• Short exercise: Rewrite every line of the entries below as a numbered list, omitting the blank lines.

* start Provided data *

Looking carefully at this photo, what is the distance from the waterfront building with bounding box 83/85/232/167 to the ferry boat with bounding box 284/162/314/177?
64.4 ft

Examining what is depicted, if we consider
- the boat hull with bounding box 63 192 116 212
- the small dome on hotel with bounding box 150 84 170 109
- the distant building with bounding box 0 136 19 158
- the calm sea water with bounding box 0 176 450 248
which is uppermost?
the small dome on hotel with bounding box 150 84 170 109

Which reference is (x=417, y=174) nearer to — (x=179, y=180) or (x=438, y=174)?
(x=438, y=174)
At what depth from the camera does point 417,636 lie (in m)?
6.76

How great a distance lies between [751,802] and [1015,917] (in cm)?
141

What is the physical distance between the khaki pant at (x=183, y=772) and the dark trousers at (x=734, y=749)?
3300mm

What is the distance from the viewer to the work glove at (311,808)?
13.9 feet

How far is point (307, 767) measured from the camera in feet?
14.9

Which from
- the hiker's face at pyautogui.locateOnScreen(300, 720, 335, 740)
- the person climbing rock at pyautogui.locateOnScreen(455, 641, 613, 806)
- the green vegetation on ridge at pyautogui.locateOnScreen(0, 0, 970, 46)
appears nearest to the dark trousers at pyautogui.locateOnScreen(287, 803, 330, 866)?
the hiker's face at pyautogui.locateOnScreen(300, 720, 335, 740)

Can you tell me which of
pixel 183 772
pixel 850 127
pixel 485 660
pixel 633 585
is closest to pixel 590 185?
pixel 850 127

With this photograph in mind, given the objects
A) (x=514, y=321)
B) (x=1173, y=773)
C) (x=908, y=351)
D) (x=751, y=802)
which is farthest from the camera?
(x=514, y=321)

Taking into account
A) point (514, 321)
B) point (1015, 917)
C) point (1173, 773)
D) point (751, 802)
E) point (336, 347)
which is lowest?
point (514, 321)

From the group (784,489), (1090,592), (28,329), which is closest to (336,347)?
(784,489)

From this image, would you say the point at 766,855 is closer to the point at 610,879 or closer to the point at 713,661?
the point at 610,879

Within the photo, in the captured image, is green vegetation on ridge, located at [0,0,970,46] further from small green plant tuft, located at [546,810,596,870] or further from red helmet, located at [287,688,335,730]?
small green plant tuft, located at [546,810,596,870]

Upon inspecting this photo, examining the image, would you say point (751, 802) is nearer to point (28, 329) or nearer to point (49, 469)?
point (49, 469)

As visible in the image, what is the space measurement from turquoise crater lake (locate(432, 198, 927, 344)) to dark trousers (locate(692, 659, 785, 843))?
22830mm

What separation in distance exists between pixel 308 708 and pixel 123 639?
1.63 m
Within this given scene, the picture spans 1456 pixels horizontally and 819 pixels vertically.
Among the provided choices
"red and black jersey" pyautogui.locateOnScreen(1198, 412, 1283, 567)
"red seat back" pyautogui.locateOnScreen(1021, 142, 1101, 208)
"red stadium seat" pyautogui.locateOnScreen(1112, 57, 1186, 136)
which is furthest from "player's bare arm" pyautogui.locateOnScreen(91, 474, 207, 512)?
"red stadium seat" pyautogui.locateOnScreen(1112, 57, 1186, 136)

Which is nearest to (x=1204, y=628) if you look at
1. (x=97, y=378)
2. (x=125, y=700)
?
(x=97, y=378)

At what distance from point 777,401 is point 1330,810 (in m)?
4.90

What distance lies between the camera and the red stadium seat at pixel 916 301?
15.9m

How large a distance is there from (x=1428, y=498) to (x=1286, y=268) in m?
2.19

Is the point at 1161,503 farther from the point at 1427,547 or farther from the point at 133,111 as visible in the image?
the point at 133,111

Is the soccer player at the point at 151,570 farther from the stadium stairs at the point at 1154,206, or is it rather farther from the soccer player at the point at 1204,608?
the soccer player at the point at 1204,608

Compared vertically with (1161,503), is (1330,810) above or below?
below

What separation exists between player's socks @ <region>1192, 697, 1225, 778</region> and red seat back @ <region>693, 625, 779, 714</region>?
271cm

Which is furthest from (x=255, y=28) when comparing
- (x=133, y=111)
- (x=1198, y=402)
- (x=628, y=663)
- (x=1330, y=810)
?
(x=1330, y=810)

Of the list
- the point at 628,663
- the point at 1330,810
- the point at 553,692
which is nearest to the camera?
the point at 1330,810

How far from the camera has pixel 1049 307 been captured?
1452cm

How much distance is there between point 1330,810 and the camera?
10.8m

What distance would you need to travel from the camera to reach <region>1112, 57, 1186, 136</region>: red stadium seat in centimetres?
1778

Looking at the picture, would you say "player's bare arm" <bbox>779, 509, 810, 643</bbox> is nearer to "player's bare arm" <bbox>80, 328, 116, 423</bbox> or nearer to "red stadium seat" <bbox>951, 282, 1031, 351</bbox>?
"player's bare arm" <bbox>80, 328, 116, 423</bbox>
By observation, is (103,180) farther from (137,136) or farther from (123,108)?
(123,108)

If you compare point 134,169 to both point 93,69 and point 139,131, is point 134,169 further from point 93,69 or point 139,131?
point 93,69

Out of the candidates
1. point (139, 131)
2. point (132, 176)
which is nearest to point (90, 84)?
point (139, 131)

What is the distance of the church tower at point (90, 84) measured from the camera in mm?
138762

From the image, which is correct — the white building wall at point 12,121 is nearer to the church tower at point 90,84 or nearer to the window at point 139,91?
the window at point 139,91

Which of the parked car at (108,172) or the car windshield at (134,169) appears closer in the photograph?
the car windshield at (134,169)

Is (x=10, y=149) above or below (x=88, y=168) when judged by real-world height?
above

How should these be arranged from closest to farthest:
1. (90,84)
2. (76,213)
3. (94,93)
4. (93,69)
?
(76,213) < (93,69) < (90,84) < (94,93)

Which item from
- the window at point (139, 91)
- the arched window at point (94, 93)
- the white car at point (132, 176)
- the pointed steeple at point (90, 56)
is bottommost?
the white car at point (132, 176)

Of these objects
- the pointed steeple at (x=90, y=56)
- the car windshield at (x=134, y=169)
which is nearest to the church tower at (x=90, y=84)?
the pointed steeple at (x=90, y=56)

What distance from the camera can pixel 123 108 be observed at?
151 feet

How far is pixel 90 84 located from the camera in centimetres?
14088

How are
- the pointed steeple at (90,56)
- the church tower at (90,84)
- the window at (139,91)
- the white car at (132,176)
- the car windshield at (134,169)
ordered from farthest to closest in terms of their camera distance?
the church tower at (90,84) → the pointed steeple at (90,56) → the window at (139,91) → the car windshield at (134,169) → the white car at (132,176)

* end Provided data *

• Response below:
1. Looking carefully at this photo, what is the distance from the waterfront building with bounding box 83/85/232/167 to the ferry boat with bounding box 284/162/314/177?
2. 64.4 ft
3. Examining what is depicted, if we consider
4. - the boat hull with bounding box 63 192 116 212
5. - the small dome on hotel with bounding box 150 84 170 109
6. - the distant building with bounding box 0 136 19 158
7. - the calm sea water with bounding box 0 176 450 248
8. which is uppermost?
9. the small dome on hotel with bounding box 150 84 170 109
10. Which reference is (x=417, y=174) nearer to — (x=179, y=180) or (x=438, y=174)?
11. (x=438, y=174)
12. At what depth from the camera does point 417,636 lie (in m)?
13. 6.76
14. How great a distance lies between [751,802] and [1015,917] (in cm)?
15. 141
16. What is the physical distance between the khaki pant at (x=183, y=772) and the dark trousers at (x=734, y=749)?
17. 3300mm
18. What is the distance from the viewer to the work glove at (311,808)?
19. 13.9 feet
20. How far is point (307, 767) measured from the camera in feet?
21. 14.9
22. Which from
23. - the hiker's face at pyautogui.locateOnScreen(300, 720, 335, 740)
24. - the person climbing rock at pyautogui.locateOnScreen(455, 641, 613, 806)
25. - the green vegetation on ridge at pyautogui.locateOnScreen(0, 0, 970, 46)
26. appears nearest to the dark trousers at pyautogui.locateOnScreen(287, 803, 330, 866)?
27. the hiker's face at pyautogui.locateOnScreen(300, 720, 335, 740)
28. Can you tell me which of
29. pixel 183 772
30. pixel 850 127
31. pixel 485 660
32. pixel 633 585
33. is closest to pixel 590 185?
34. pixel 850 127
35. With this photograph in mind, given the objects
36. A) (x=514, y=321)
37. B) (x=1173, y=773)
38. C) (x=908, y=351)
39. D) (x=751, y=802)
40. which is farthest from the camera?
41. (x=514, y=321)
42. Taking into account
43. A) point (514, 321)
44. B) point (1015, 917)
45. C) point (1173, 773)
46. D) point (751, 802)
47. E) point (336, 347)
48. which is lowest?
49. point (514, 321)
50. From the group (784,489), (1090,592), (28,329), which is closest to (336,347)?
51. (784,489)
52. From this image, would you say the point at 766,855 is closer to the point at 610,879 or closer to the point at 713,661?
53. the point at 610,879
54. Within the photo, in the captured image, is green vegetation on ridge, located at [0,0,970,46] further from small green plant tuft, located at [546,810,596,870] or further from red helmet, located at [287,688,335,730]?
55. small green plant tuft, located at [546,810,596,870]
56. Upon inspecting this photo, examining the image, would you say point (751, 802) is nearer to point (28, 329) or nearer to point (49, 469)?
57. point (49, 469)
58. As visible in the image, what is the space measurement from turquoise crater lake (locate(432, 198, 927, 344)) to dark trousers (locate(692, 659, 785, 843))?
59. 22830mm
60. What separation in distance exists between pixel 308 708 and pixel 123 639?
61. 1.63 m
62. Within this given scene, the picture spans 1456 pixels horizontally and 819 pixels vertically.
63. Among the provided choices
64. "red and black jersey" pyautogui.locateOnScreen(1198, 412, 1283, 567)
65. "red seat back" pyautogui.locateOnScreen(1021, 142, 1101, 208)
66. "red stadium seat" pyautogui.locateOnScreen(1112, 57, 1186, 136)
67. which is furthest from "player's bare arm" pyautogui.locateOnScreen(91, 474, 207, 512)?
68. "red stadium seat" pyautogui.locateOnScreen(1112, 57, 1186, 136)
69. Which is nearest to (x=1204, y=628) if you look at
70. 1. (x=97, y=378)
71. 2. (x=125, y=700)
72. ?
73. (x=97, y=378)
74. At what distance from point 777,401 is point 1330,810 (in m)?
75. 4.90
76. What distance lies between the camera and the red stadium seat at pixel 916 301?
77. 15.9m
78. How large a distance is there from (x=1428, y=498) to (x=1286, y=268) in m?
79. 2.19
80. Is the point at 1161,503 farther from the point at 1427,547 or farther from the point at 133,111 as visible in the image?
81. the point at 133,111
82. Is the soccer player at the point at 151,570 farther from the stadium stairs at the point at 1154,206, or is it rather farther from the soccer player at the point at 1204,608?
83. the soccer player at the point at 1204,608
84. Compared vertically with (1161,503), is (1330,810) above or below?
85. below
86. What separation exists between player's socks @ <region>1192, 697, 1225, 778</region> and red seat back @ <region>693, 625, 779, 714</region>?
87. 271cm
88. Which is furthest from (x=255, y=28) when comparing
89. - (x=133, y=111)
90. - (x=1198, y=402)
91. - (x=628, y=663)
92. - (x=1330, y=810)
93. ?
94. (x=1330, y=810)
95. Of the list
96. - the point at 628,663
97. - the point at 1330,810
98. - the point at 553,692
99. which is nearest to the camera?
100. the point at 1330,810
101. How far from the camera has pixel 1049 307 been captured?
102. 1452cm
103. How much distance is there between point 1330,810 and the camera?
104. 10.8m
105. What distance would you need to travel from the camera to reach <region>1112, 57, 1186, 136</region>: red stadium seat in centimetres?
106. 1778
107. Looking at the picture, would you say "player's bare arm" <bbox>779, 509, 810, 643</bbox> is nearer to "player's bare arm" <bbox>80, 328, 116, 423</bbox> or nearer to "red stadium seat" <bbox>951, 282, 1031, 351</bbox>?
108. "player's bare arm" <bbox>80, 328, 116, 423</bbox>
109. By observation, is (103,180) farther from (137,136) or farther from (123,108)?
110. (123,108)
111. If you compare point 134,169 to both point 93,69 and point 139,131, is point 134,169 further from point 93,69 or point 139,131?
112. point 93,69
113. Out of the candidates
114. 1. point (139, 131)
115. 2. point (132, 176)
116. which is nearest to point (90, 84)?
117. point (139, 131)
118. What is the distance of the church tower at point (90, 84) measured from the camera in mm?
119. 138762
120. From the image, which is correct — the white building wall at point 12,121 is nearer to the church tower at point 90,84 or nearer to the window at point 139,91?
121. the window at point 139,91
122. Which of the parked car at (108,172) or the car windshield at (134,169) appears closer in the photograph?
123. the car windshield at (134,169)
124. Is (x=10, y=149) above or below (x=88, y=168) when judged by real-world height?
125. above
126. How should these be arranged from closest to farthest:
127. 1. (90,84)
128. 2. (76,213)
129. 3. (94,93)
130. 4. (93,69)
131. ?
132. (76,213) < (93,69) < (90,84) < (94,93)
133. Which item from
134. - the window at point (139, 91)
135. - the arched window at point (94, 93)
136. - the white car at point (132, 176)
137. - the pointed steeple at point (90, 56)
138. is bottommost?
139. the white car at point (132, 176)
140. Of these objects
141. - the pointed steeple at (x=90, y=56)
142. - the car windshield at (x=134, y=169)
143. which is nearest to the church tower at (x=90, y=84)?
144. the pointed steeple at (x=90, y=56)
145. What distance from the camera can pixel 123 108 be observed at?
146. 151 feet
147. How far is pixel 90 84 located from the camera in centimetres?
148. 14088
149. How are
150. - the pointed steeple at (90,56)
151. - the church tower at (90,84)
152. - the window at (139,91)
153. - the white car at (132,176)
154. - the car windshield at (134,169)
155. ordered from farthest to closest in terms of their camera distance?
156. the church tower at (90,84) → the pointed steeple at (90,56) → the window at (139,91) → the car windshield at (134,169) → the white car at (132,176)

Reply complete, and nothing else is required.